*** Opening of PROVIDED TEXT ***

The example apparatus may be further configured to: receive, from the user equipment, a random access preamble associated with at least one of the plurality of corresponding downlink resources; and transmit, to the user equipment, the at least one of the one or more determined timing advance values in response to the received random access preamble.

In accordance with one aspect, an example method may be provided comprising: receiving, from a user equipment, a report; determining one or more timing advance values associated with respective s of a plurality of corresponding downlink resources based, at least partially, on the report; and transmitting, to the user equipment, at least one of the one or more determined timing advance values.

The example method may further comprise: receiving, from the user equipment, at least one uplink message transmitted with the at least one of the one or more determined timing advance values. The plurality of corresponding downlink resources may comprise at least one of: a plurality of downlink reference signals, a plurality of synchronization signal block resources, downlink resources indicated by a plurality of joint downlink and uplink transmission configuration indicator states, downlink resources indicated by a plurality of downlink transmission configuration indicator states, or downlink resources indicated by a plurality of uplink transmission configuration indicator states.

*** Close of PROVIDED TEXT ***
*** Opening of DATASET SECTION ***

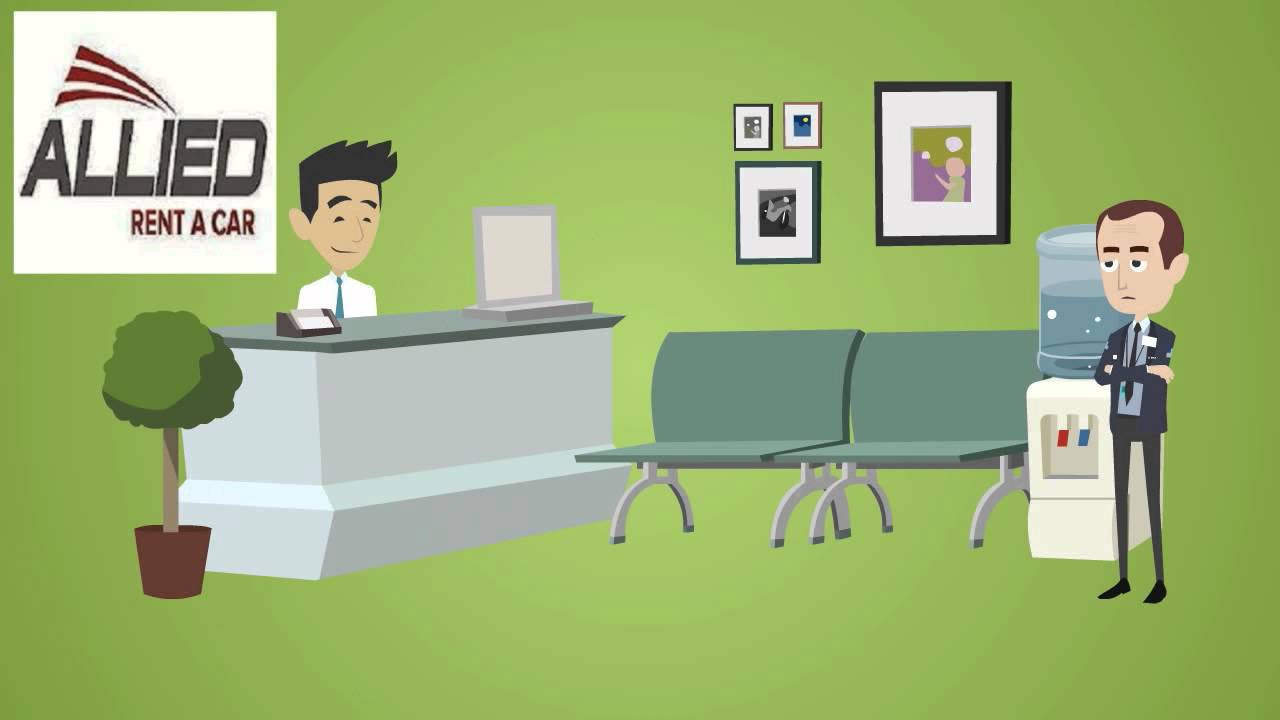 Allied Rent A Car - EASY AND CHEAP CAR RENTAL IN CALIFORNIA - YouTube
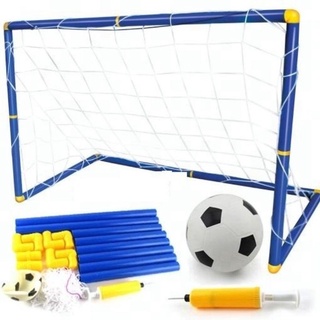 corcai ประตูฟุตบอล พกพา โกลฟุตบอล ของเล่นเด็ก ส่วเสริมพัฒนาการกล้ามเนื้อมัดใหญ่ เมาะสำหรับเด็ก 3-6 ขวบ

*** Close of DATASET SECTION ***

**EXERCISE DETAILS:** From the timing advance passage, copy word for word the stretch that starts with "The example apparatus" and finishes with "random access preamble.".

**EXERCISE OUTPUT:**
The example apparatus may be further configured to: receive, from the user equipment, a random access preamble associated with at least one of the plurality of corresponding downlink resources; and transmit, to the user equipment, the at least one of the one or more determined timing advance values in response to the received random access preamble.